> **What the task asks**:
Once you find the line that contains "class: Mammalia" in the entries below, give it again along with every following line, unchanged, through the final one.
**** The data
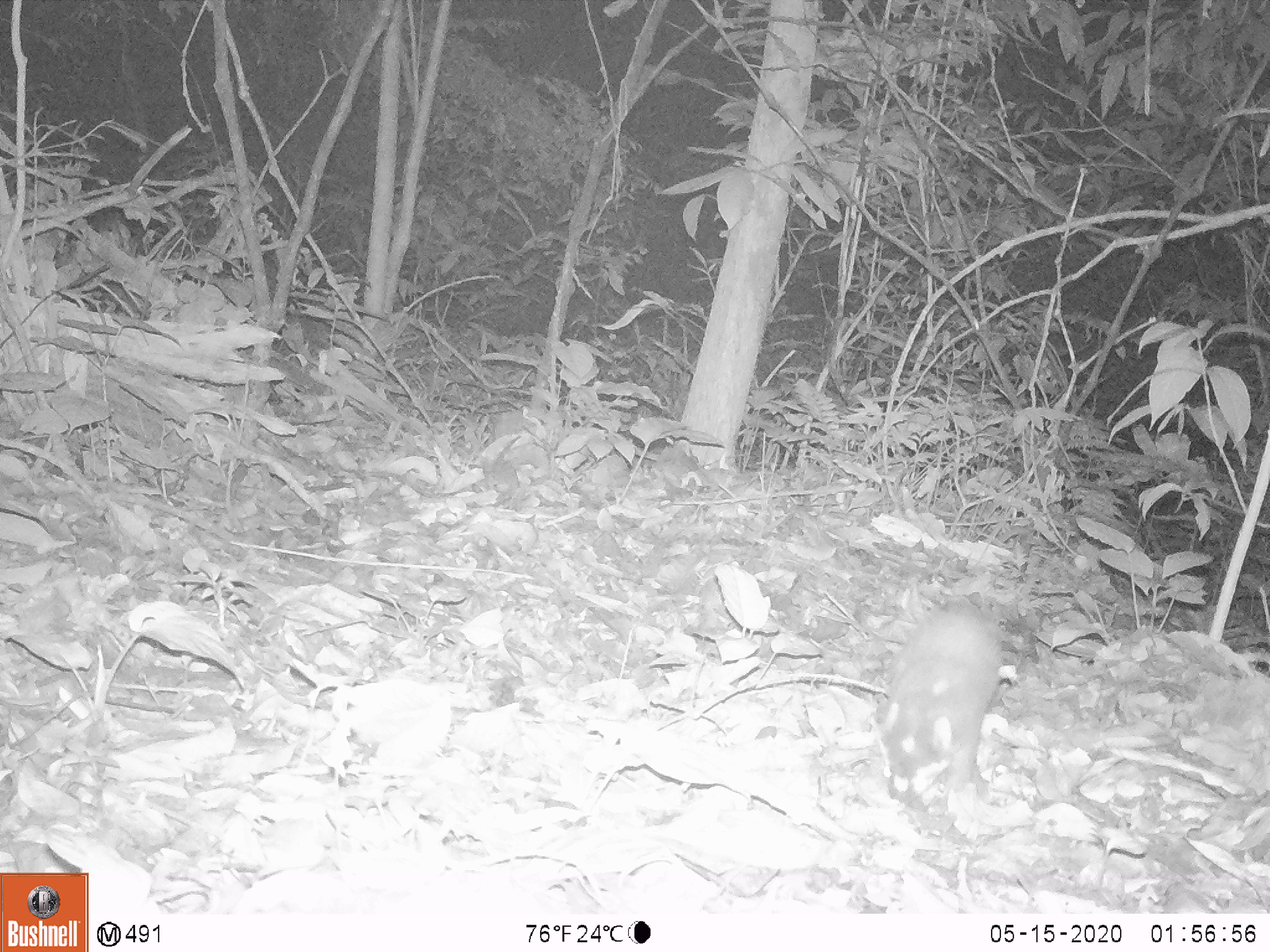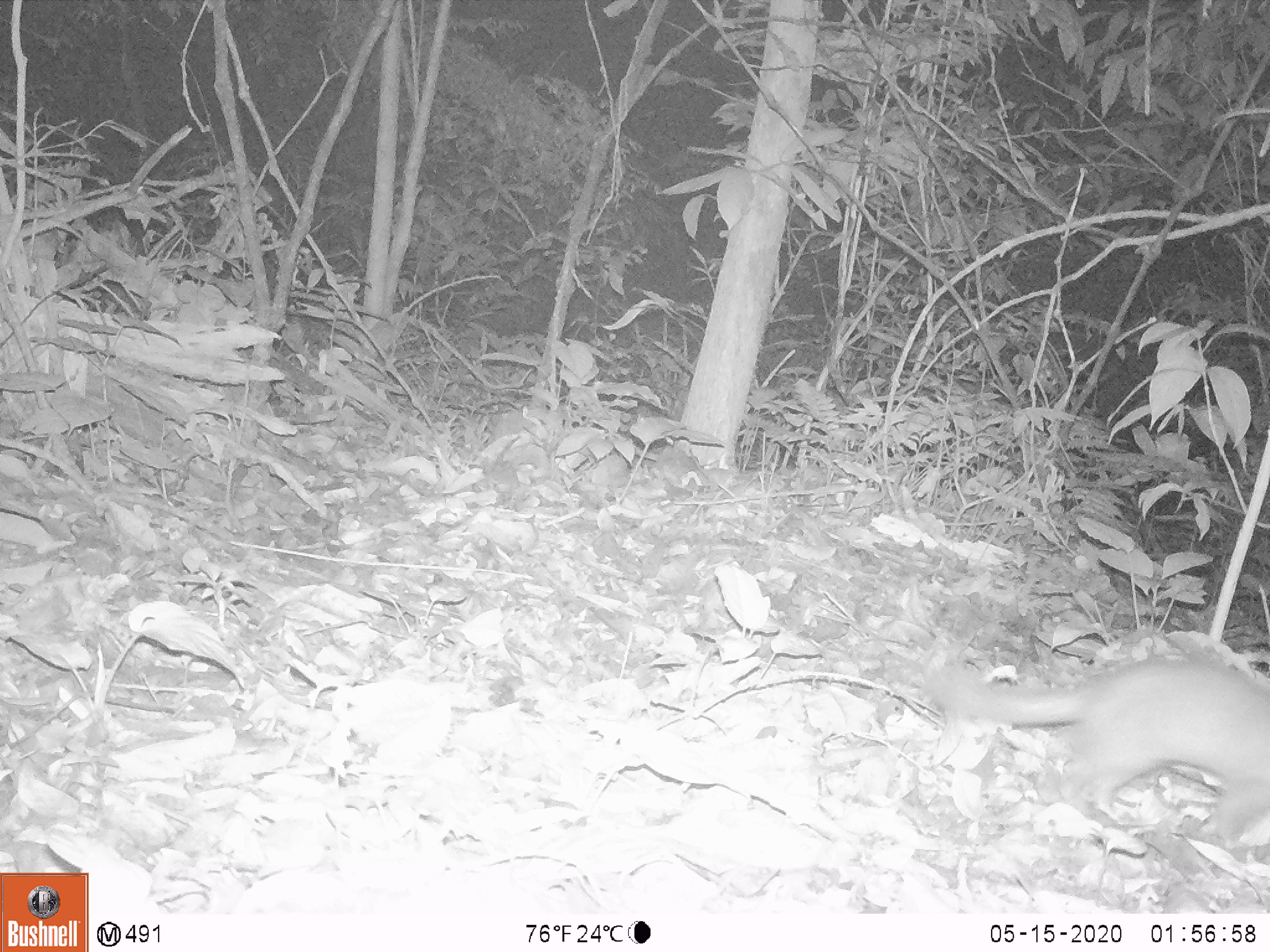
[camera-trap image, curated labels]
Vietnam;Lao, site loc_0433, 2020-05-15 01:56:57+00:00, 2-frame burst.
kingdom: Animalia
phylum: Chordata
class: Mammalia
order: Carnivora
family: Mustelidae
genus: Melogale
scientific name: Melogale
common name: ferret badger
********
> **Written answer**:
class: Mammalia
order: Carnivora
family: Mustelidae
genus: Melogale
scientific name: Melogale
common name: ferret badger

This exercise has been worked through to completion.